Новый год в этот раз совсем не хотел наступать. Бывало такое настроение и раньше, но он всегда старался взять себя в руки и найти причину хандры. И это оказывалось несложно: например, неновогодняя погода. Ну в самом деле, какие тут хороводы вокруг елки и катание с гор, когда за окном плюс три, слякоть, все растаяло и похолодания не ожидается. В первый раз ему удалось уговорить себя, а потом и погода такая постепенно стала нормой — и ничего, привыкли.

Но сегодня просто все валилось из рук. Ведь главная обязанность любого Нового года, кроме того чтобы не опоздать и наступить ровно в полночь, — вселить в граждан уверенность в том, что он, Новый год, будет лучше уходящего. А для этого надо иметь эту уверенность самому. Вот в этот раз с уверенностью было плохо. То есть она отсутствовала напрочь. В мире творилось черт знает что: кризисы, ссоры, санкции, войны, висящие на волоске… Все это выглядело очень непразднично и, главное, никуда не собиралось деваться первого января. Как вели себя в этой ситуации коллеги по восточным странам, Новый год не знал — они почти не общались. Молча и торжественно проследовал мимо старший товарищ — еврейский Новый год. Наступил. Как будто все в порядке!

Ну, они и не такое видали.

В общем, после долгих раздумий Новый год решил не наступать. Взять и отменить наступление. Отложить до лучших времен. Ну раз он не в силах справиться со своей главной задачей. Он бродил вечерами по центральным улицам Москвы — вроде все как перед любым Новым годом: дурацкая иллюминация, бесконечные пробки, очереди и толкотня в магазинах, всеобщее возбуждение, которое могло показаться радостным, но он заглядывал в людей и видел, что почти все они стали внутри маленькими, злыми, озабоченными и колючими — и пытаются этим веселым возбуждением спастись от собственных мыслей. Возбуждение у них получалось легко, а вот веселье выходило ненастоящим, как у плохого массовика-затейника. Может быть, Новый год видел это лучше, чем сами люди. Люди, как правило, ни черта не видят.

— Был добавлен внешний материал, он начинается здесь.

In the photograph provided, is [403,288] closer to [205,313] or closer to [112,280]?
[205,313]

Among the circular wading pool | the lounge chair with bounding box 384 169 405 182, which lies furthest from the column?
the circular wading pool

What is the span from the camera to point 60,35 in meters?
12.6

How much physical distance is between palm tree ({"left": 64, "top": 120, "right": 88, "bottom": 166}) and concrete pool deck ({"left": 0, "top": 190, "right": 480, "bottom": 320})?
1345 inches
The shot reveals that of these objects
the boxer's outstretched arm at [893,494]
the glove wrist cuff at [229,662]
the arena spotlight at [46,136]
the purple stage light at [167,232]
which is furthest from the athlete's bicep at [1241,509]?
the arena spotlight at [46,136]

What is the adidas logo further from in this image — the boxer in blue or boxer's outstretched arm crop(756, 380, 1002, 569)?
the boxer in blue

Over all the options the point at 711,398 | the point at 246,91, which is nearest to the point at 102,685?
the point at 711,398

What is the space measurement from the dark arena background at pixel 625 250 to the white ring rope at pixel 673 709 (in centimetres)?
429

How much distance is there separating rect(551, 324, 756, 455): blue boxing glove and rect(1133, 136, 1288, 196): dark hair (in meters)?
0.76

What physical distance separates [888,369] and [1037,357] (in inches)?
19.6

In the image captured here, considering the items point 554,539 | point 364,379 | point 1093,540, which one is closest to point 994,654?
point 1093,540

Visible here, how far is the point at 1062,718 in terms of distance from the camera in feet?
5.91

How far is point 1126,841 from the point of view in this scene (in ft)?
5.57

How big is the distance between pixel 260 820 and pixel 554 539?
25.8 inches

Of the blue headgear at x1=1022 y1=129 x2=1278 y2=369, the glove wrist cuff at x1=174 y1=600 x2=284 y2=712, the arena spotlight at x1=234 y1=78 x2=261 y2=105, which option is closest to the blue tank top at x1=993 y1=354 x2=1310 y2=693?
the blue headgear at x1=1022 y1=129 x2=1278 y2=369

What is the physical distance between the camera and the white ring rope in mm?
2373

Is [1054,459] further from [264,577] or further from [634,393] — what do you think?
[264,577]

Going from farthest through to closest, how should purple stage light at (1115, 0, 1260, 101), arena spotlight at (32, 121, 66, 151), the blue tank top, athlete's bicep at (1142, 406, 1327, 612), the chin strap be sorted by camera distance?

И смотреть на это было тяжело.

Неизвестно, каким образом информация о решении Нового года просочилась наружу — он ни с кем не разговаривал на эту тему, да и с кем ему разговаривать вообще? Но сегодняшний уровень распространения информации таков, что и говорить-то ни с кем не надо: подумал — и раз! Все уже обсуждают. А иногда даже не подумал, собирался только, а они уже написали, причем совсем не то, что ты собирался подумать.

Газета «Коммерсантъ» украсила первую страницу хлестким заголовком «С отступающим вас!», по экранам телевизоров понеслись всевозможные токшоу — от «Новый год: быть или не быть?» до «Новый год — еще один друг хунты». Утром тридцать первого декабря Новому году позвонили из администрации Президента и мягко, но убедительно попросили не раскачивать лодку. Несколько оробев (у него и телефона-то не было!), Новый год пробормотал, что обещает подумать, понимая, что врет: решение уже было принято.

А вечером тридцать первого на улицах стало пусто. Вообще-то в это время на улицах тридцать первого всегда становилось пусто, но сегодня было пусто как-то по-особенному — нехорошо. Люди по привычке собрались дома, накрыли столы, даже на всякий случай заготовили шампанское, включили телевизоры, где уже началась развеселая дребедень… Кое-где за столами уже налили по первой и теперь растерянно поглядывали друг на друга — за что пьем? Провожать старый? А уйдет, нет?

Новый год уже давно свернул с Тверской и шел теперь по каким-то старым переулкам — здесь было совсем тихо и безлюдно. Вдруг до него донеслось тихое всхлипывание — маленькая девочка сидела на скамейке у подъезда и почти беззвучно плакала. На ней была вязаная шапка с кошачьими ушками, лицо она спрятала в воротнике шубки и была похожа на замерзшего зверька семейства кошачьих. «Ты что плачешь? Что случилось?» — спросил Новый год, присев рядом. «Мама… говорит… Нового года не будет… а мне Дед Мороз обещал мобилку… розовую…» — с трудом разобрал он сквозь всхлипывания и сопли. Пару минут он еще сидел неподвижно, напитываясь безутешным девочкиным горем, затем вздохнул, зачем-то потрепал ее за кошачье ухо, встал и твердым шагом двинулся в сторону центра — наступать.